Une multitude d'animaux placés dans ces belles retraites par la main du créateur, comme pour y répandre l'enchantement, et qui autrefois peuplaient la terre, à la fois, d'amour, de mouvement et de vie, ont disparu de la création. Il n'existe peut être plus aujourd'hui la centième partie des oiseaux qui vivaient dans ces temps regrettables. La main destructrice de l'homme a rétréci le cercle de tant d'existences destinées à animer la terre.

Les anciens, beaucoup plus voisins, beaucoup plus soigneux que nous, des beautés de la nature primitive, avaient leurs nymphes tutélaires, leurs esprits conservateurs des bois, chargés de les habiter et de les garder. C'était de la mythologie, sans doute, mais cette fable créatrice et productive ne valaitelle pas bien l'histoire trop réelle de nos innombrables dévastations? Les paisibles dryades ont fait place à une succession de remuants, d'infatigables destructeurs, et maintenant l'œil qui cherche avec avidité ce tableau des scènes champêtres et de ces masses de verdure qui ajoutaient au charme de la contrée, glisse, s'égare et se perd, triste autant que fatigué, dans l'horizon du désert, où rien ne rappelle la nature vivante, et où le gibier misérable cherche en vain des lieux tranquilles.

Un sage de l'antiquité a dit que la chûte d'un arbre fait trembler la terre. Ce mot est d'un grand sens, et si nous prenons un mémorable exemple de l'utilité des forêts, dans ces lieux consacrés par les pieux souvenirs de notre enfance, nous verrons que cette magnifique contrée de Chanaan, qui était la terre de promission, la terre de prédilection, et, dans l'origine, un pays de délices où les espèces utiles d'animaux augmentaient sans nombre, est devenue, par la destruction de ses riches bois de palmiers, le pays le plus stérile, le plus triste, le moins habitable peut-être de la terrè.

Dans l'empire romain, le soin et la conservation des forêts étaient confiés aux consuls: Sylvæ sunt consule dignæ. Ces hommes, aux grandes idées, s'étaient attachés aux grandes choses.

La nature a planté sur tous les sites du globe les végétaux propres à la nourriture de ses habitans; et de la richesse du règne végétal dépendent privativement toutes les existences animales.

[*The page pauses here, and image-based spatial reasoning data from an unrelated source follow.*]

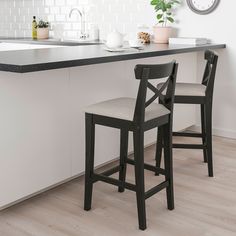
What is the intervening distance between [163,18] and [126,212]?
2.36 metres

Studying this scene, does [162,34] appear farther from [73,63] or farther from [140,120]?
[140,120]

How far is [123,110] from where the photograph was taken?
2266 mm

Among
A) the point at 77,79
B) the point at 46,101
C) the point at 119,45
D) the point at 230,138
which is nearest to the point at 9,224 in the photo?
the point at 46,101

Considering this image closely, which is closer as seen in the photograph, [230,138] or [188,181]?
[188,181]

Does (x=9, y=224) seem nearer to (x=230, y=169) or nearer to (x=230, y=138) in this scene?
(x=230, y=169)

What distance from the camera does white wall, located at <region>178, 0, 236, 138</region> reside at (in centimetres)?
392

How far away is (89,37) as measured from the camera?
4.80m

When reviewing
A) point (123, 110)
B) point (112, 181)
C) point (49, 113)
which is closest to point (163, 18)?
point (49, 113)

Des milliers d'êtres ont disparu depuis que notre sol fores tier a si notablement perdu de son ancienne étendue, et la dépopulation progressive du gibier, douloureusement signalée de nos jours, est un des graves inconvéniens attachés à l'ardeur immodérée des défrichements. Les cinq sixièmes au moins de ces anciens bois, que nous tenions d'une nature bienfaisante, et qui préparaient d'éternels ombrages à une longue suite de générations, n'existent plus; il ne nous reste que quelques masses isolées, impuissantes à calmer les feux de la terre embrâsée.

Mélange de la nature sauvage et de la nature cultivée, autrefois nos campagnes, parées d'une douce végétation, étaient couronnées de touffes épaisses d'arbres courbés par la vétusté, qui jettaient au loin leurs ombres prolongées, répandaient aux environs une fraîcheur inaltérable et abritaient la plaine contre les vents froids du nord et la chaleur importune du midi. L'humidité chaude et vivifiante qui les abreuvait, qui les fécondait par degrés, devenait la source intarissable d'une végétation spontanée, d'une verdure toujours nouvelle pour ces bois touffus, et où il semblait que la nature, dans toute la vigueur de la jeunesse, se plût à entasser des germes productifs. Les collines chargées de riantes prairies, de riches pâturages, nourrissaient des peuples entiers de gibier, qui, du sein de ces massifs embaumés, circulant sans cesse, se répandaient du centre jusqu'aux extrémités. Les chants mélodieux de mille oiseaux divers, concert d'hommage et de reconnaissance, s'élevaient de ces lieux et célébraient, comme à l'envi, l'éternel et inépuisable auteur de tant de biens.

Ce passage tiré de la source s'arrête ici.